▶ [Your assignment] Transcribe each of the records below exactly, excluding all pictures.

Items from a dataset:
-=-=-=-=-

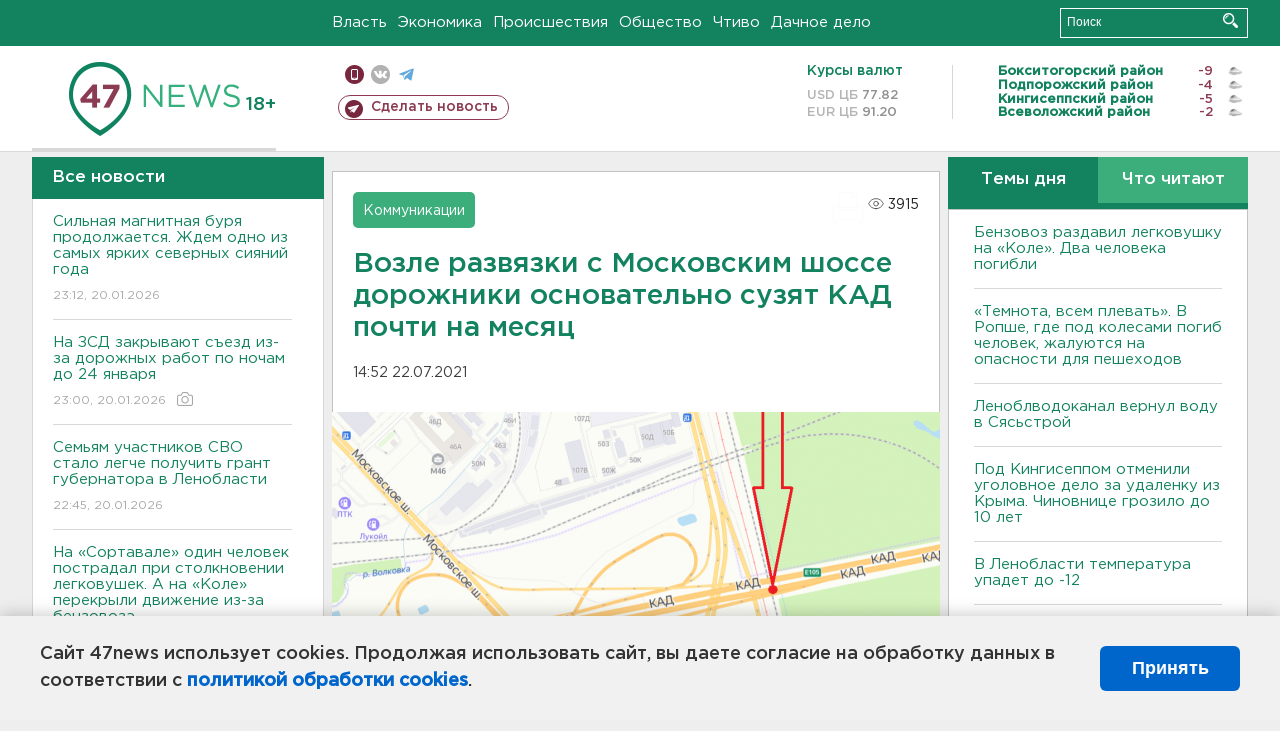

--- FILE ---
content_type: text/html; charset=UTF-8
request_url: https://47news.ru/who/collect/
body_size: 226
content:
{"status":"install","message":"","id":"197044","unique":0,"recordVisitInMemoryCache":true,"updateArticleStats":true,"nviews":3915,"nviews_day":2064,"nviews_today":1491,"recordVisitUnique":true}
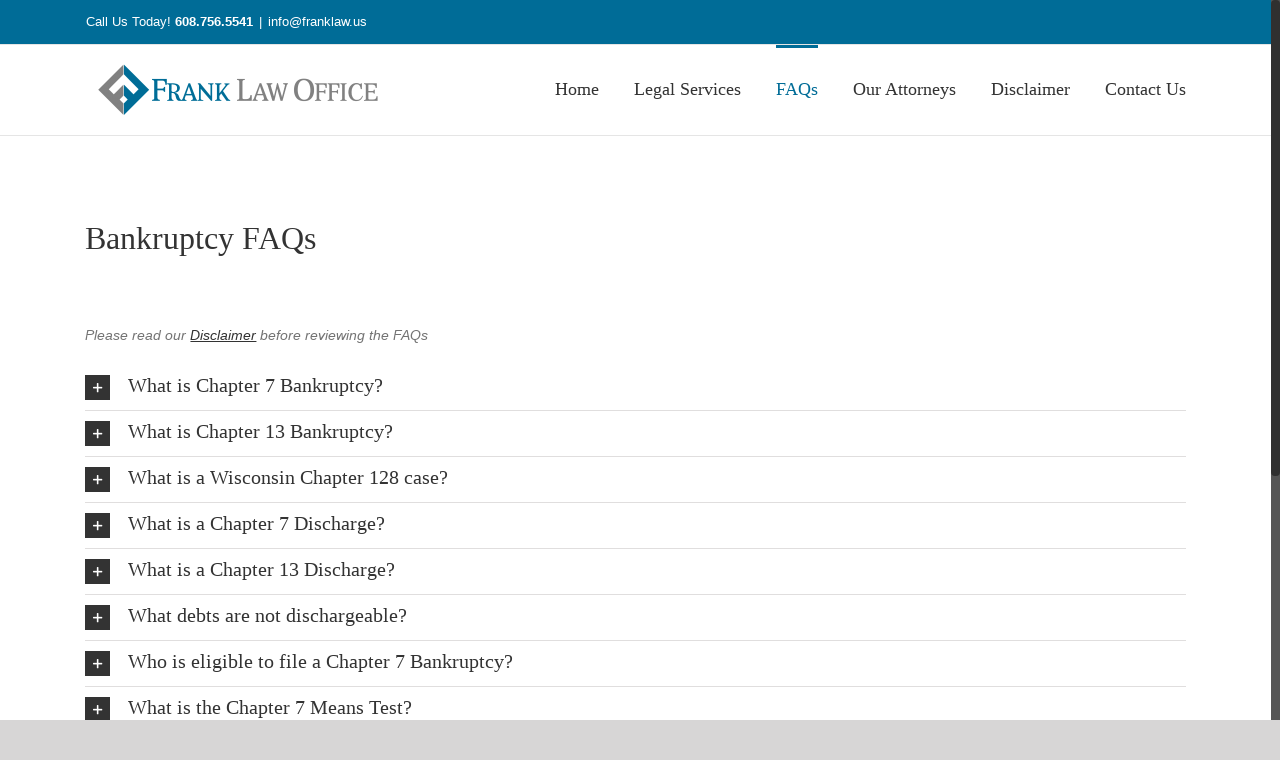

--- FILE ---
content_type: text/css
request_url: https://www.franklaw.us/wp-content/themes/Kregerthacker-Child-Theme/style.css?ver=6.4.1
body_size: 325
content:
/*
Theme Name: Avada Child
Description: Child theme for Avada theme
Author: ThemeFusion
Author URI: https://theme-fusion.com
Template: Avada
Version: 1.0.0
Text Domain:  Avada
*/
p {
text-align:justify;
}
.fusion-accordian .panel-body {
line-height: 20px;
text-align: justify;
}
.fusion-column.fusion-one-third {
width: 30.6666%;
text-align: justify;
}
/*Homepage*/
.page-id-2831 #main {
padding-top: 55px;
padding-bottom: 10px;
}
.reviews {
position: relative;
height: 200px!important;
}
ul.homeList a {
color:#747474!important;
}
ul.homeList a:hover {
color:#0177ad!important;
}
p.icons {
text-align:center;
}
img.alignnone.size-full.wp-image-3151 {
border-style: none;
vertical-align: top;
max-width: 100%;
height: auto;
margin: 10px 50px 0px;
}
img.alignnone.size-full.wp-image-3152 {
border-style: none;
vertical-align: top;
max-width: 100%;
height: auto;
margin: 10px 10px 0px 50px;
}
img.alignnone.size-full.wp-image-3153 {
border-style: none;
vertical-align: top;
max-width: 100%;
height: auto;
margin: 10px 70px 0px;
}
img.alignnone.size-full.wp-image-3154 {
border-style: none;
vertical-align: top;
max-width: 100%;
height: auto;
margin: 10px 50px 0px;
}
/*Footer*/
.footer-area ul li a {
border:none!important;
padding:2px;
}
.footer-area ul li a:hover {
border:none!important;
padding:2px;
color:#019bdf!important;
}
.fusion-footer-widget-area .widget_nav_menu li {border:none!important;}
.fusion-widget-area .widget_nav_menu li {padding: 0px 10px 5px 0px!important;}
.fusion-footer-widget-area .widget_nav_menu li a:before {display:none!important;}
#wrapper .footer-area .current_page_item > a, #wrapper .footer-area .current-menu-item > a {
border:none!important;
padding:2px;
color:#019bdf!important;
}
@media screen and (max-width: 768px) {
#sidebar.sidebar {
display:none;
}
.fusion-column.fusion-one-third {
position: relative;
float: left;
margin-right: 4%;
margin-bottom: 50px!important;
}
}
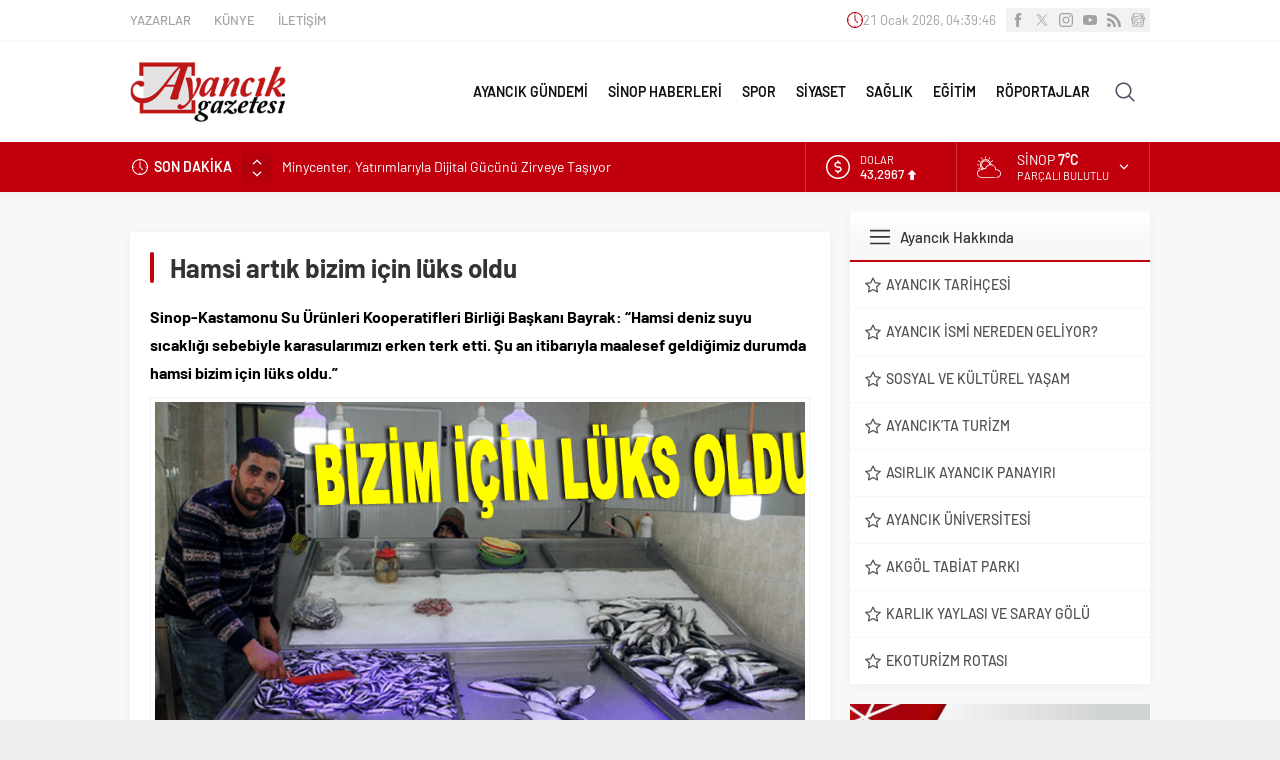

--- FILE ---
content_type: text/html; charset=UTF-8
request_url: https://www.ayancikgazetesi.com/wp-admin/admin-ajax.php
body_size: -485
content:
{"time":1768970385000}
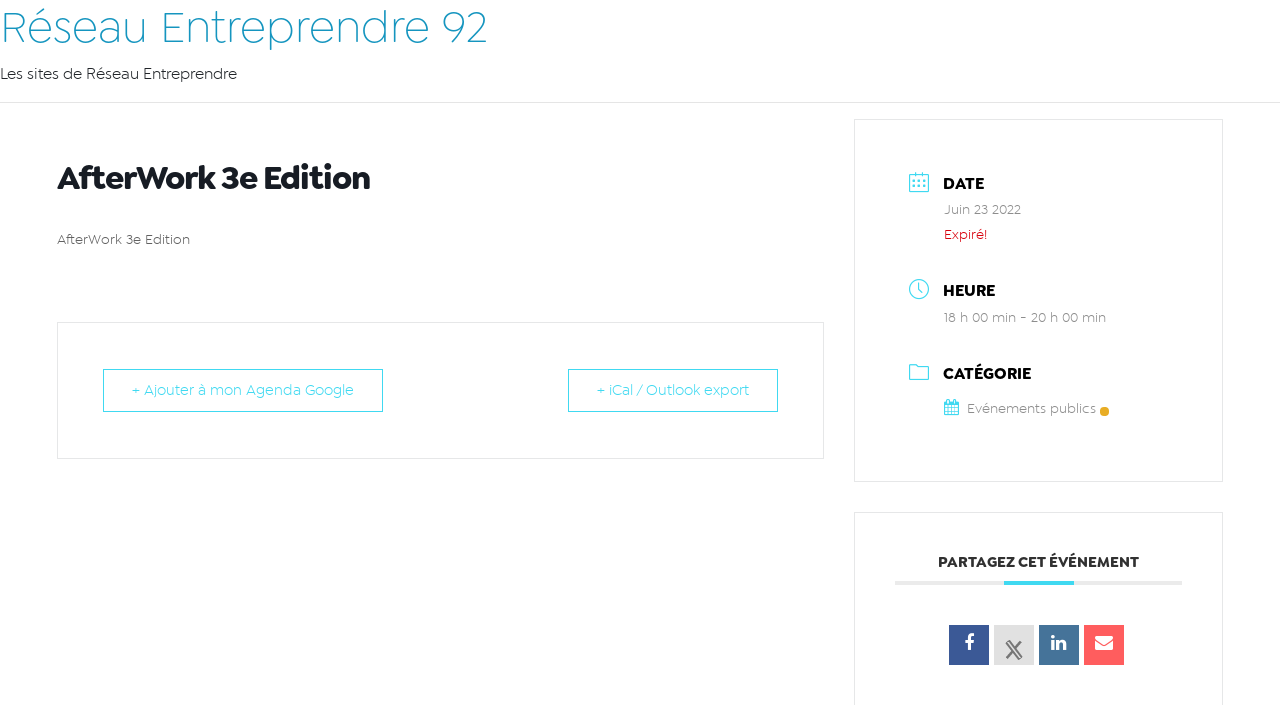

--- FILE ---
content_type: text/css
request_url: https://www.reseau-entreprendre.org/92/wp-content/themes/reseau-entreprendre-v2/resources/style.css
body_size: 57
content:
/*
Theme Name:         Réseau Entreprendre V2
Theme URI:          https://roots.io/sage/
Description:        Sage is a WordPress starter theme.
Version:            9.0.9
Author:             Roots
Author URI:         https://roots.io/
Text Domain:        sage

License:            MIT License
License URI:        http://opensource.org/licenses/MIT
*/
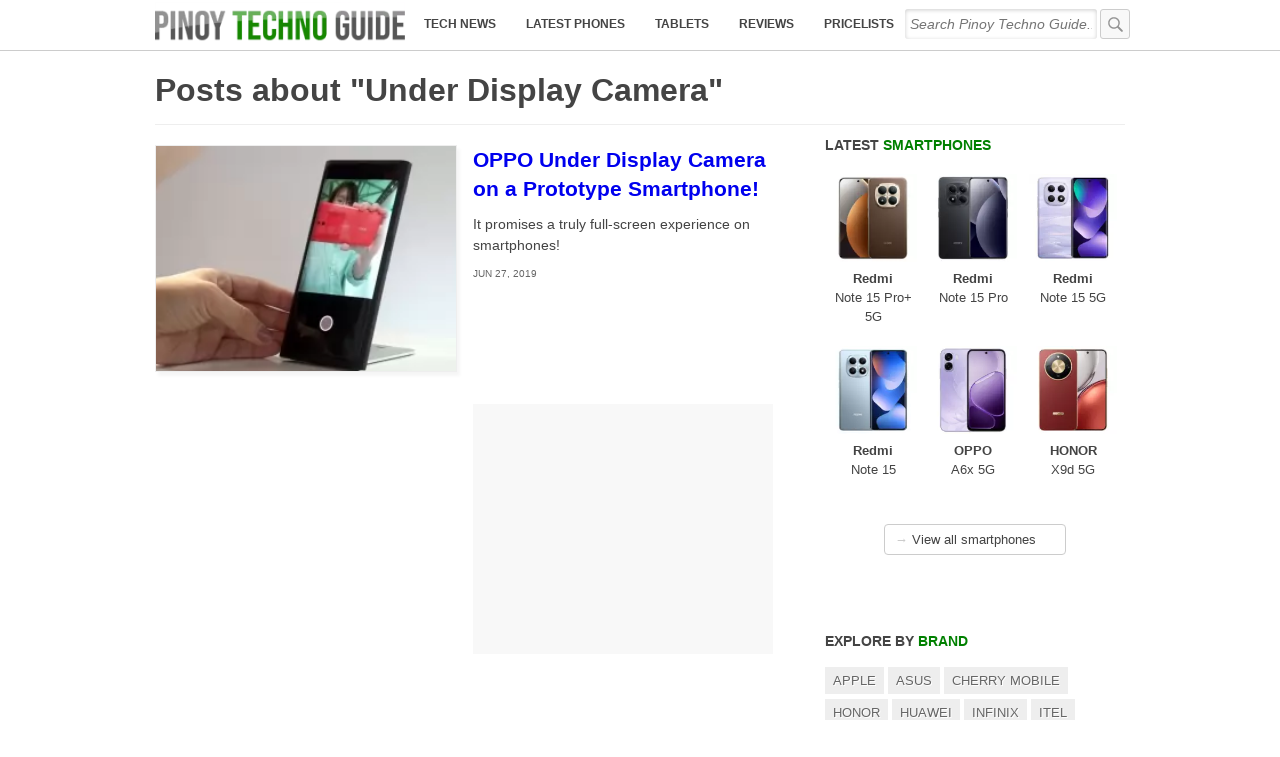

--- FILE ---
content_type: text/html; charset=utf-8
request_url: https://www.google.com/recaptcha/api2/aframe
body_size: 264
content:
<!DOCTYPE HTML><html><head><meta http-equiv="content-type" content="text/html; charset=UTF-8"></head><body><script nonce="f9snY_0bout-pCvO-BiQEw">/** Anti-fraud and anti-abuse applications only. See google.com/recaptcha */ try{var clients={'sodar':'https://pagead2.googlesyndication.com/pagead/sodar?'};window.addEventListener("message",function(a){try{if(a.source===window.parent){var b=JSON.parse(a.data);var c=clients[b['id']];if(c){var d=document.createElement('img');d.src=c+b['params']+'&rc='+(localStorage.getItem("rc::a")?sessionStorage.getItem("rc::b"):"");window.document.body.appendChild(d);sessionStorage.setItem("rc::e",parseInt(sessionStorage.getItem("rc::e")||0)+1);localStorage.setItem("rc::h",'1768620280264');}}}catch(b){}});window.parent.postMessage("_grecaptcha_ready", "*");}catch(b){}</script></body></html>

-=-=-=-=-

▶ [Expected answer]
--- FILE ---
content_type: text/html; charset=UTF-8
request_url: https://47news.ru/who/collect/
body_size: 226
content:
{"status":"install","message":"","id":"197044","unique":0,"recordVisitInMemoryCache":true,"updateArticleStats":true,"nviews":3915,"nviews_day":2064,"nviews_today":1491,"recordVisitUnique":true}

--- FILE ---
content_type: text/css
request_url: https://www.franklaw.us/wp-content/themes/Kregerthacker-Child-Theme/style.css?ver=6.4.1
body_size: 325
content:
/*
Theme Name: Avada Child
Description: Child theme for Avada theme
Author: ThemeFusion
Author URI: https://theme-fusion.com
Template: Avada
Version: 1.0.0
Text Domain:  Avada
*/
p {
text-align:justify;
}
.fusion-accordian .panel-body {
line-height: 20px;
text-align: justify;
}
.fusion-column.fusion-one-third {
width: 30.6666%;
text-align: justify;
}
/*Homepage*/
.page-id-2831 #main {
padding-top: 55px;
padding-bottom: 10px;
}
.reviews {
position: relative;
height: 200px!important;
}
ul.homeList a {
color:#747474!important;
}
ul.homeList a:hover {
color:#0177ad!important;
}
p.icons {
text-align:center;
}
img.alignnone.size-full.wp-image-3151 {
border-style: none;
vertical-align: top;
max-width: 100%;
height: auto;
margin: 10px 50px 0px;
}
img.alignnone.size-full.wp-image-3152 {
border-style: none;
vertical-align: top;
max-width: 100%;
height: auto;
margin: 10px 10px 0px 50px;
}
img.alignnone.size-full.wp-image-3153 {
border-style: none;
vertical-align: top;
max-width: 100%;
height: auto;
margin: 10px 70px 0px;
}
img.alignnone.size-full.wp-image-3154 {
border-style: none;
vertical-align: top;
max-width: 100%;
height: auto;
margin: 10px 50px 0px;
}
/*Footer*/
.footer-area ul li a {
border:none!important;
padding:2px;
}
.footer-area ul li a:hover {
border:none!important;
padding:2px;
color:#019bdf!important;
}
.fusion-footer-widget-area .widget_nav_menu li {border:none!important;}
.fusion-widget-area .widget_nav_menu li {padding: 0px 10px 5px 0px!important;}
.fusion-footer-widget-area .widget_nav_menu li a:before {display:none!important;}
#wrapper .footer-area .current_page_item > a, #wrapper .footer-area .current-menu-item > a {
border:none!important;
padding:2px;
color:#019bdf!important;
}
@media screen and (max-width: 768px) {
#sidebar.sidebar {
display:none;
}
.fusion-column.fusion-one-third {
position: relative;
float: left;
margin-right: 4%;
margin-bottom: 50px!important;
}
}

--- FILE ---
content_type: text/html; charset=UTF-8
request_url: https://www.ayancikgazetesi.com/wp-admin/admin-ajax.php
body_size: -485
content:
{"time":1768970385000}

--- FILE ---
content_type: text/css
request_url: https://www.reseau-entreprendre.org/92/wp-content/themes/reseau-entreprendre-v2/resources/style.css
body_size: 57
content:
/*
Theme Name:         Réseau Entreprendre V2
Theme URI:          https://roots.io/sage/
Description:        Sage is a WordPress starter theme.
Version:            9.0.9
Author:             Roots
Author URI:         https://roots.io/
Text Domain:        sage

License:            MIT License
License URI:        http://opensource.org/licenses/MIT
*/

--- FILE ---
content_type: text/html; charset=utf-8
request_url: https://www.google.com/recaptcha/api2/aframe
body_size: 264
content:
<!DOCTYPE HTML><html><head><meta http-equiv="content-type" content="text/html; charset=UTF-8"></head><body><script nonce="f9snY_0bout-pCvO-BiQEw">/** Anti-fraud and anti-abuse applications only. See google.com/recaptcha */ try{var clients={'sodar':'https://pagead2.googlesyndication.com/pagead/sodar?'};window.addEventListener("message",function(a){try{if(a.source===window.parent){var b=JSON.parse(a.data);var c=clients[b['id']];if(c){var d=document.createElement('img');d.src=c+b['params']+'&rc='+(localStorage.getItem("rc::a")?sessionStorage.getItem("rc::b"):"");window.document.body.appendChild(d);sessionStorage.setItem("rc::e",parseInt(sessionStorage.getItem("rc::e")||0)+1);localStorage.setItem("rc::h",'1768620280264');}}}catch(b){}});window.parent.postMessage("_grecaptcha_ready", "*");}catch(b){}</script></body></html>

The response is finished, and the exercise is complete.